::: SOURCE MATERIAL :::

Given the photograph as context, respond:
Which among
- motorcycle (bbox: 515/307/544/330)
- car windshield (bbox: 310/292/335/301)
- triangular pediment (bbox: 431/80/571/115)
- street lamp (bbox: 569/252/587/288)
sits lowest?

:::
::: SOURCE MATERIAL :::

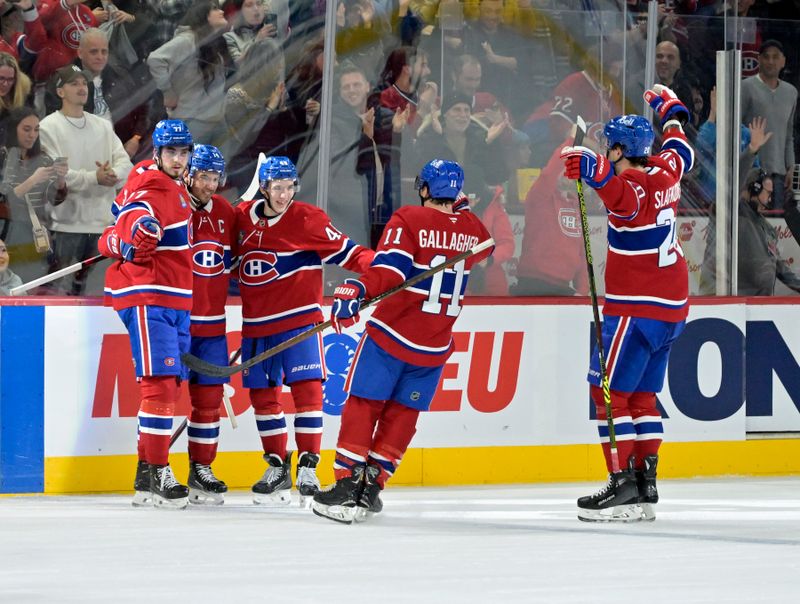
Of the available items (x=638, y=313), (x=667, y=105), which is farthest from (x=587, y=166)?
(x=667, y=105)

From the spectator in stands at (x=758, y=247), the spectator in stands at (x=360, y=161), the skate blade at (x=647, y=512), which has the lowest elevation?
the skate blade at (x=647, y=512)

:::
::: SOURCE MATERIAL :::

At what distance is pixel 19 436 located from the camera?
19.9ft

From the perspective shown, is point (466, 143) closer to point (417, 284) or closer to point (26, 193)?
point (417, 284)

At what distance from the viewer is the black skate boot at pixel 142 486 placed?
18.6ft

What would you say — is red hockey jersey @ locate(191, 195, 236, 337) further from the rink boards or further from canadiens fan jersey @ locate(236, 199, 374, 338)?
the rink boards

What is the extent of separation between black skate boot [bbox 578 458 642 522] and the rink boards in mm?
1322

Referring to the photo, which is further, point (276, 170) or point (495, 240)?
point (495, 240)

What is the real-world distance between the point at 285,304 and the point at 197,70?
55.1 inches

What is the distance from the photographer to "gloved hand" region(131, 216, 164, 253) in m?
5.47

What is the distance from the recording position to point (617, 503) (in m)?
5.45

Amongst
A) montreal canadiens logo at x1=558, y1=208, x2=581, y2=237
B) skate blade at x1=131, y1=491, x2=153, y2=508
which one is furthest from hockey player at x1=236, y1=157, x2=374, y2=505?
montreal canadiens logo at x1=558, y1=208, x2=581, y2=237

:::

**GIVEN REQUEST:**
List every row above that contains the string "black". Matches are case-sensitive.

**TASK OUTPUT:**
At what distance from the viewer is the black skate boot at pixel 142 486 placed?
What is the extent of separation between black skate boot [bbox 578 458 642 522] and the rink boards in mm?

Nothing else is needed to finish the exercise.